▸ **GOAL OF THE EXERCISE**
Copy every one of the rows below word for word, leaving out the pictures.

▸ **DATA TO PROCESS**
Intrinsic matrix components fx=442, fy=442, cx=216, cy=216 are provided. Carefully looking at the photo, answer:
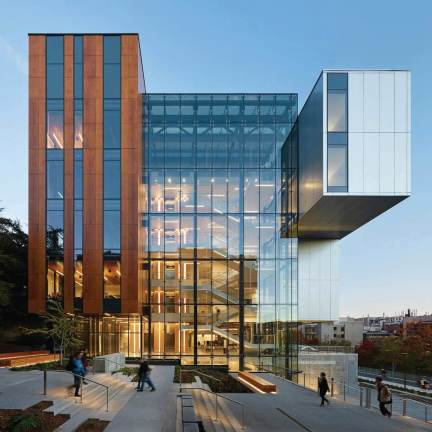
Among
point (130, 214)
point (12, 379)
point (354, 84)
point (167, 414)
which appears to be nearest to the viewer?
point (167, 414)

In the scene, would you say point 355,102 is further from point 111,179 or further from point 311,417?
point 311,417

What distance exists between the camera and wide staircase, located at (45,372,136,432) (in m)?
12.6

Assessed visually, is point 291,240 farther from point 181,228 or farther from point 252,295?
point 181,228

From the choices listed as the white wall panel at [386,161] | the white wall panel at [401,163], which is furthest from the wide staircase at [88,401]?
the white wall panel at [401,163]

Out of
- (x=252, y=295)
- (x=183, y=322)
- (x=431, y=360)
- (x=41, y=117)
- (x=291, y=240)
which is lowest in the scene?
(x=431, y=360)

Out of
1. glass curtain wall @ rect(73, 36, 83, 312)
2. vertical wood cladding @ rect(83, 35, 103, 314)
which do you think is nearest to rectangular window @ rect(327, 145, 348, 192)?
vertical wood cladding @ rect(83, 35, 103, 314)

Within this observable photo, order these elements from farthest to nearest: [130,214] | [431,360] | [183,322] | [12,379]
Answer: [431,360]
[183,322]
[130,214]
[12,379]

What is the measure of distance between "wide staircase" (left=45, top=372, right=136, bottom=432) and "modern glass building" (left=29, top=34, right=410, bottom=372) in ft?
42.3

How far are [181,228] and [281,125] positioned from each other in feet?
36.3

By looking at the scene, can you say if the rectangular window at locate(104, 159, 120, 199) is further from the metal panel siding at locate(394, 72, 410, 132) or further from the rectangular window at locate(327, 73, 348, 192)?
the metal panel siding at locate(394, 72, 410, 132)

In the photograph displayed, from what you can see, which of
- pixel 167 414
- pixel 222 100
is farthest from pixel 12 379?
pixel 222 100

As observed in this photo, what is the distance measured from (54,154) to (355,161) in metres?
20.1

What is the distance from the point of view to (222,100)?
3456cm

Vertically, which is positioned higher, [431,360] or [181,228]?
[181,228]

▸ **ANSWER**
Intrinsic matrix components fx=442, fy=442, cx=216, cy=216 are provided. Carefully looking at the photo, answer:
Among
point (130, 214)
point (12, 379)
point (354, 84)
point (167, 414)
which appears to be nearest to the viewer?
point (167, 414)

In the scene, would you say point 355,102 is further from point 111,179 or further from point 311,417?
point 311,417

What distance exists between the camera and wide staircase, located at (45,372,136,432) (in m)?
12.6

Assessed visually, is point 291,240 farther from point 181,228 or farther from point 252,295?
point 181,228

From the choices listed as the white wall panel at [386,161] | the white wall panel at [401,163], which is furthest from the wide staircase at [88,401]?
the white wall panel at [401,163]

Out of
- (x=252, y=295)
- (x=183, y=322)
- (x=431, y=360)
- (x=41, y=117)
- (x=291, y=240)
which is lowest in the scene?
(x=431, y=360)

Out of
1. glass curtain wall @ rect(73, 36, 83, 312)
2. vertical wood cladding @ rect(83, 35, 103, 314)
which do you think is nearest to rectangular window @ rect(327, 145, 348, 192)?
vertical wood cladding @ rect(83, 35, 103, 314)

Within this observable photo, order these elements from farthest to nearest: [130,214] | [431,360] | [183,322] | [12,379]
Answer: [431,360]
[183,322]
[130,214]
[12,379]

What is the measure of distance between "wide staircase" (left=45, top=372, right=136, bottom=432) and "modern glass building" (left=29, top=34, right=410, bottom=372) in ft?
42.3

How far are [181,228] and [281,125] positioned from each other in feet?
36.3

By looking at the scene, can you say if the rectangular window at locate(104, 159, 120, 199) is further from the metal panel siding at locate(394, 72, 410, 132) or further from the rectangular window at locate(327, 73, 348, 192)?
the metal panel siding at locate(394, 72, 410, 132)

In the photograph displayed, from what you can see, which of
- pixel 167 414
- pixel 222 100
is farthest from pixel 12 379?
pixel 222 100

As observed in this photo, what is the distance measured from (54,154) to (355,161) in metres?
20.1

What is the distance from the point of view to (222,100)?
3456cm

Vertically, which is positioned higher, [431,360] or [181,228]?
[181,228]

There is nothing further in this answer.